Bank of America Merrill Lynch says its preliminary spending projections for 2014 place Saudi Arabia’s fiscal breakeven oil price at $85 a barrel.
“This is $5 higher than the floor we had previously anticipated policy-makers would be looking to defend,” the bank said in a report.
“We see two main takeaways from Saudi Arabia’s 2014 budget. Firstly, the fiscal breakeven oil price has crawled higher and remains sticky at $85 per barrel due to Arab Spring spending. Secondly, a shift to more realistic budgeting practices suggests awareness of the need to manage expenditures carefully. We accordingly maintain our 2014 GDP growth projection at 3.6 percent,” said the bank.

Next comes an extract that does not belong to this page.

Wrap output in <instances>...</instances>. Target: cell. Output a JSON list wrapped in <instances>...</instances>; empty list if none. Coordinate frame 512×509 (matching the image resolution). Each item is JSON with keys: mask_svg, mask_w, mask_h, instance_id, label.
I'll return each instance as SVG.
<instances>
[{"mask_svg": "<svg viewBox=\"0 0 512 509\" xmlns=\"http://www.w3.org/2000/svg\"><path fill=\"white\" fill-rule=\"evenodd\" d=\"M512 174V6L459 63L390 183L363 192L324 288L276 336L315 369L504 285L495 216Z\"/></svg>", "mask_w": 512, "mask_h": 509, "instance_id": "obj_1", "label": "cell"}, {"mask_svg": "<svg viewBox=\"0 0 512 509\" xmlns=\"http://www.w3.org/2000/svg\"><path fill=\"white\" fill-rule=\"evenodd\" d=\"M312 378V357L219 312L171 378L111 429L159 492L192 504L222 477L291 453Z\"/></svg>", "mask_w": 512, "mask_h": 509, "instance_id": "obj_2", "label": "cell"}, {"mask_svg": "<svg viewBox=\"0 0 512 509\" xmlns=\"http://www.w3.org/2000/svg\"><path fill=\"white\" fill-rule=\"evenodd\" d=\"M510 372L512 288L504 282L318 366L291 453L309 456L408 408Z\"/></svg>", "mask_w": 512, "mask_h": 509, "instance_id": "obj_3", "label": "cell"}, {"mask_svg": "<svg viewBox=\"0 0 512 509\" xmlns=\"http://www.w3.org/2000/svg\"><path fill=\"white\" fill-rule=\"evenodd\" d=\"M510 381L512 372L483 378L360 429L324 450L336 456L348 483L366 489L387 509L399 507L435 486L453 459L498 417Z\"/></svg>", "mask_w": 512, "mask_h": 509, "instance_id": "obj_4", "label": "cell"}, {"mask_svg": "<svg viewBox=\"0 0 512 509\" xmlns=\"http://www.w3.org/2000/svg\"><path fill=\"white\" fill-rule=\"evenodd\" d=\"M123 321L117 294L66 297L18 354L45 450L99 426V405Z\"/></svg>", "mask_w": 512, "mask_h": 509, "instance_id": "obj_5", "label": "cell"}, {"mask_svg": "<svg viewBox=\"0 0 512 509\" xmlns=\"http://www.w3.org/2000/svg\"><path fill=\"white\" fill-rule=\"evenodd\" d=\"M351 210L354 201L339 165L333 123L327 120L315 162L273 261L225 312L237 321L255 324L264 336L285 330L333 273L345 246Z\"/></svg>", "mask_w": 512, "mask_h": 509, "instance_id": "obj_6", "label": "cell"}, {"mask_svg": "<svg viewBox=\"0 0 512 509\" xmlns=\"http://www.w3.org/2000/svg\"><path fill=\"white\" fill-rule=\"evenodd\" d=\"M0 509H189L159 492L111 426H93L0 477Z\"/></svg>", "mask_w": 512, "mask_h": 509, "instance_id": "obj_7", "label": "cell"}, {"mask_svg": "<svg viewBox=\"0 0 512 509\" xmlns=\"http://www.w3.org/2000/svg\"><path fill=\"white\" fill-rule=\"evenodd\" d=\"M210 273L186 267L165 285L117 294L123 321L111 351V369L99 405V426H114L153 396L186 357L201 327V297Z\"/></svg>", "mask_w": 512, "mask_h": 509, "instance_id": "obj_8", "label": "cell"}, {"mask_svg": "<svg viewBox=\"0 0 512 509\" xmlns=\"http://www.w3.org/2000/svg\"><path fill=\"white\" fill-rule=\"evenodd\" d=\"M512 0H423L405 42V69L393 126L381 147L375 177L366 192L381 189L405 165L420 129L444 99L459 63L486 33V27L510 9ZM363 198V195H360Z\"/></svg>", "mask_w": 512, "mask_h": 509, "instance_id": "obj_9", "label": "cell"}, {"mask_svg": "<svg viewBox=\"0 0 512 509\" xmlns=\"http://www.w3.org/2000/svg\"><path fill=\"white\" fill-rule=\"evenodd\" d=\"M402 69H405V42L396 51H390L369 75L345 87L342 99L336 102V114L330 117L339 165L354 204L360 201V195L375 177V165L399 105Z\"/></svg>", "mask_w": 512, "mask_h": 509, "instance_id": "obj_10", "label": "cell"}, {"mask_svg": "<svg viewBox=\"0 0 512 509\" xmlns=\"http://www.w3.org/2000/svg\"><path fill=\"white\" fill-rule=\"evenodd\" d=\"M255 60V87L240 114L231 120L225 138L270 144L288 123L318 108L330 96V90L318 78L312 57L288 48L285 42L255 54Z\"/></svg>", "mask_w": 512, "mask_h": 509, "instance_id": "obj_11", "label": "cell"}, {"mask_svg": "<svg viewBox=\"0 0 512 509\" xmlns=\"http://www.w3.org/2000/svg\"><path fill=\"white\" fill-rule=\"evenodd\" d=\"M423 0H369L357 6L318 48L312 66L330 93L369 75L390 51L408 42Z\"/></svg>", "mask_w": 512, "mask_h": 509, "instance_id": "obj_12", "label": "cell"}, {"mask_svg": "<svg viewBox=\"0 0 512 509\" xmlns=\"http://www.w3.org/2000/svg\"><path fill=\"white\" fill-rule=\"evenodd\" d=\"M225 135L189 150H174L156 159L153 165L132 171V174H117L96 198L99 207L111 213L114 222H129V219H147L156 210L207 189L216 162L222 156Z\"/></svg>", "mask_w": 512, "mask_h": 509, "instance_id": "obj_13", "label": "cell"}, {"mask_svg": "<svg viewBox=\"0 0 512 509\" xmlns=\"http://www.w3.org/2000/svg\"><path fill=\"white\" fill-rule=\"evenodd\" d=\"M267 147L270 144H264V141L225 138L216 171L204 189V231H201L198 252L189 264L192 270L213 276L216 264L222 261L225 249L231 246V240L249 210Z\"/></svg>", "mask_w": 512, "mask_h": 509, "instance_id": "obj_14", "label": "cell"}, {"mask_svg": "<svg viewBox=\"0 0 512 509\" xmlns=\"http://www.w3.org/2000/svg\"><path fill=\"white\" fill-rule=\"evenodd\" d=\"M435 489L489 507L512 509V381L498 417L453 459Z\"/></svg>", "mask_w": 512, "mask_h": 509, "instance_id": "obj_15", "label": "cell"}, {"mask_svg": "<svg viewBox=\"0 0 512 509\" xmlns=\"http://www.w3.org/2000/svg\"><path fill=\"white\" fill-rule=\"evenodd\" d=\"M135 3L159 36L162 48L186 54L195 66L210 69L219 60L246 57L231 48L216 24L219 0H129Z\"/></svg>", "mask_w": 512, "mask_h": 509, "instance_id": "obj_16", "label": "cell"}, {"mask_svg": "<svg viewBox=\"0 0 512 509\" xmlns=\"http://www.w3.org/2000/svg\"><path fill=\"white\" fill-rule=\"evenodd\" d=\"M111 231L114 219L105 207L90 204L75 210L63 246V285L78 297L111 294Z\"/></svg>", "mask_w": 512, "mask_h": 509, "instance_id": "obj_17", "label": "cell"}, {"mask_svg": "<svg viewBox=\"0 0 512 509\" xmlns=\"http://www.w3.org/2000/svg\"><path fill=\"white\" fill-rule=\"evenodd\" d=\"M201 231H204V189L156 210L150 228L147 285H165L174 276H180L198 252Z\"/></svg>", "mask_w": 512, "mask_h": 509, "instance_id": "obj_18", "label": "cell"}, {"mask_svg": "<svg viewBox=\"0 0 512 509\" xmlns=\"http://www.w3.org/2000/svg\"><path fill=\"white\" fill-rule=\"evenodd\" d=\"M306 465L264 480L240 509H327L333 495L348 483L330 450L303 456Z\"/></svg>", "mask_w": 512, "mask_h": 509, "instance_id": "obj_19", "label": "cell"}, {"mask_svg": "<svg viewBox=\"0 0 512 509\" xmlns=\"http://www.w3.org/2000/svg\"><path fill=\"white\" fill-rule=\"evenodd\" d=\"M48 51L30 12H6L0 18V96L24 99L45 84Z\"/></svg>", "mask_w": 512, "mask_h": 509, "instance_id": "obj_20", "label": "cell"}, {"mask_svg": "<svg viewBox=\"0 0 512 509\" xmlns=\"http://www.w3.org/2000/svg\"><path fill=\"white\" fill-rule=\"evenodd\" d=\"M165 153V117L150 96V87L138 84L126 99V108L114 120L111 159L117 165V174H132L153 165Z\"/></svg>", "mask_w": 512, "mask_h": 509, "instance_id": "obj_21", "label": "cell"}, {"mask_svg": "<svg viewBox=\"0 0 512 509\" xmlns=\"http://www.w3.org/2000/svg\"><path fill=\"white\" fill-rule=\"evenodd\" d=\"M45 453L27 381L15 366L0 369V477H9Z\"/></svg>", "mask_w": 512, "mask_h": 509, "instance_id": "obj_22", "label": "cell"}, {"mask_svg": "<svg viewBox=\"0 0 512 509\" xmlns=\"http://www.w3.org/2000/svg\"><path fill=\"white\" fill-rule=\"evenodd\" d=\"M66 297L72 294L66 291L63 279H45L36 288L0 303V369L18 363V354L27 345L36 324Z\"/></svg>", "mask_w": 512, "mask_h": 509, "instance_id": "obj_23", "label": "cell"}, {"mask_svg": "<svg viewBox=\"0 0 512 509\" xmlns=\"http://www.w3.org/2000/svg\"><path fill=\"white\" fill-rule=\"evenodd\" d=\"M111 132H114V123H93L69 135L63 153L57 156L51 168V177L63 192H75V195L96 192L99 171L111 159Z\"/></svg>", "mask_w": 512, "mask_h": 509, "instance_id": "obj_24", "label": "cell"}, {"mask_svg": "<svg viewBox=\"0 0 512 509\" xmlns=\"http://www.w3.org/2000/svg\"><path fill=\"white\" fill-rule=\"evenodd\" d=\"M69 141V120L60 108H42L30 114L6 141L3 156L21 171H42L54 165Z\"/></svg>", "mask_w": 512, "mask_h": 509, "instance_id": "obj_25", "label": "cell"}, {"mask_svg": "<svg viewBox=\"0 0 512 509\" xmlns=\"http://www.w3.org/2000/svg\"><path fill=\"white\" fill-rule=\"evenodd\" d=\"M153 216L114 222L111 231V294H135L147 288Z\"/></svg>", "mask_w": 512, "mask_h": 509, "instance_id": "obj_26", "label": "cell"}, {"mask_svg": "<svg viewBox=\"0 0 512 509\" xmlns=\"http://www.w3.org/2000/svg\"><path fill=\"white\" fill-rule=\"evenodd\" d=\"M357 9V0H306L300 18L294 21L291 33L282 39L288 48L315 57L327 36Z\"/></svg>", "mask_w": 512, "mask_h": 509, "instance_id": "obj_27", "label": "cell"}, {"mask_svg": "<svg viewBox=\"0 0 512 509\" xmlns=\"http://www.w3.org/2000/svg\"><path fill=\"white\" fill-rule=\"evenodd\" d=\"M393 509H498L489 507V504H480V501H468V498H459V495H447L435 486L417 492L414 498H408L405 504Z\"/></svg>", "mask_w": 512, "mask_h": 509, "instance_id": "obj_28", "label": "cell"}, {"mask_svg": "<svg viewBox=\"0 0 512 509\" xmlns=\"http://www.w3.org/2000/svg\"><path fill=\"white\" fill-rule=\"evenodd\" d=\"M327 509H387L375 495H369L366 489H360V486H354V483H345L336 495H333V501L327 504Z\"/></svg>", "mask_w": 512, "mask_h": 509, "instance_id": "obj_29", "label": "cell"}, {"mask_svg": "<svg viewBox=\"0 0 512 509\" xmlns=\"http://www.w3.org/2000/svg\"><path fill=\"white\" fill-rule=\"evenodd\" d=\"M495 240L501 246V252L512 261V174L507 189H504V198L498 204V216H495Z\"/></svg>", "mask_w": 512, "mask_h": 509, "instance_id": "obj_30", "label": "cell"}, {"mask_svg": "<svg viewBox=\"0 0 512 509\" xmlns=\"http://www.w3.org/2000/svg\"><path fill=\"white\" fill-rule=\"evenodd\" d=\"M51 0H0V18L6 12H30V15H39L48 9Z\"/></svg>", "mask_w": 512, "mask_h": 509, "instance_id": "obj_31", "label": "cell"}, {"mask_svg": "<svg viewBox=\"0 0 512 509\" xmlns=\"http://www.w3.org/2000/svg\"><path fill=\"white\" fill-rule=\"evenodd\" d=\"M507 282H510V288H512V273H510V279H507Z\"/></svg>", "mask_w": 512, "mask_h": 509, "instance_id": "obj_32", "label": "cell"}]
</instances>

“The Saudi government 2014 budget is the highest on record and should support economic activity but at a somewhat more moderate pace, in our view,” Bank of America Merrill Lynch said.
It said 2014 expenditures are conservatively projected at SR855 billion, in line with MoF projected revenues and the Ministry of Finance therefore has budgeted for a flat fiscal balance.

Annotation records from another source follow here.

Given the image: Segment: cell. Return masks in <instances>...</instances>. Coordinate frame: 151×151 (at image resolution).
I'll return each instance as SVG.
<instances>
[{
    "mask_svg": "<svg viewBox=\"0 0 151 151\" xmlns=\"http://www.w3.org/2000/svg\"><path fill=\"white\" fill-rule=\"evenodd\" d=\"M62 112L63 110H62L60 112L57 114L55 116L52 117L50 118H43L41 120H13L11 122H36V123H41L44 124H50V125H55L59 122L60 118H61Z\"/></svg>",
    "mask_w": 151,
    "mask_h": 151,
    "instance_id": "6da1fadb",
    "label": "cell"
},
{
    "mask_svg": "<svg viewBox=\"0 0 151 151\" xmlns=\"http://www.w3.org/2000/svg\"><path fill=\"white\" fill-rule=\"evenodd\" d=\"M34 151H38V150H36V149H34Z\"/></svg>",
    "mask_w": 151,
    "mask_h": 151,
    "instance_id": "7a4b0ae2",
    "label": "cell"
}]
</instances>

“The shift to more realistic and prudent budgeting practices means we expect overspending to be around 10 percent to 15 percent in 2014, broadly in line with 2013,” the report said.
“We expect 2014 spending to reach SR960 billion. Given constraints on oil production, which we see flattish versus 2013 average levels, and our 2014 forecast for Brent oil price ($105 per barrel). We thus see room for the fiscal surplus to decline to 6 percent of GDP,” said Bank of America Merrill Lynch.
The 2014 budget retains much of the focus of recent budgets in terms of breakdown of spending, though it does pencil in lower capital expenditures.
The largest appropriations of government spending, apart from the defense sector (undisclosed amount), will be the education sector (SR210 billion budgeted), health and social affairs (SR108 billion budgeted) and infrastructure and transportation (SR66.6 billion budgeted).
The Ministry of Finance also expects the Specialized Credit Institutions to disburse SR85.3 billion in loans in 2014.
This is the second largest appropriation after the 2012 one and should continue stimulating the nonoil economy.
Capital spending is budgeted at SR248 billion, 13 percent lower than the record 2013 appropriation.
Since 2011, the central government execution of its capex budget appears to have improved.
“We think the lower budgeted amount reflects a degree of policy prudence but also the large capital spending that already took place. As such, some normalization should not be a cause of overdue worry, in our view, and the budgeted amount, if fully realized, is still 25 percent higher than 2010 levels,” said the report.
“Both 2013 government revenues and expenditures came in line with our projections. Total revenues stood at SR1131 billion vs our projections of SR1194 billion, and total expenditures stood at SR925 billion versus our projections of SR900 billion,” said the report.
It said 2013 overspending over MoF budgetary projections reached 12.8 percent, in line with our view that overspending would not reach the 20%+ levels seen in previous years thanks to more realistic budgetary practices.
As a result, the budget surplus was moderately narrower than estimated and stood at 7.4 percent of GDP. GDP growth also came broadly in line with our projections (3.8 percent realized versus 3.6 percent projected) on the back of (gradually easing) contraction in the hydrocarbon sector and robust growth in the non-hydrocarbon sector.
The above also imply strong economic activity in 4Q13 but note that the estimates remain preliminary and are typically revised mid-year.
Bank of America Merrill Lynch added: “Government revenues in 2013 are just 3 percent higher than their 2008 levels, while government spending is 78 percent higher. Current government efforts to increase Saudization levels in the private sector and recent labor market initiatives could help contain the growth of public sector employment, given the wage bill represents 50 percent of current spending and 35 percent of total spending. Nevertheless, the arithmetic of the growth model remains unfavorable in the lack of reforms, given future oil production increases could be limited, in our view.”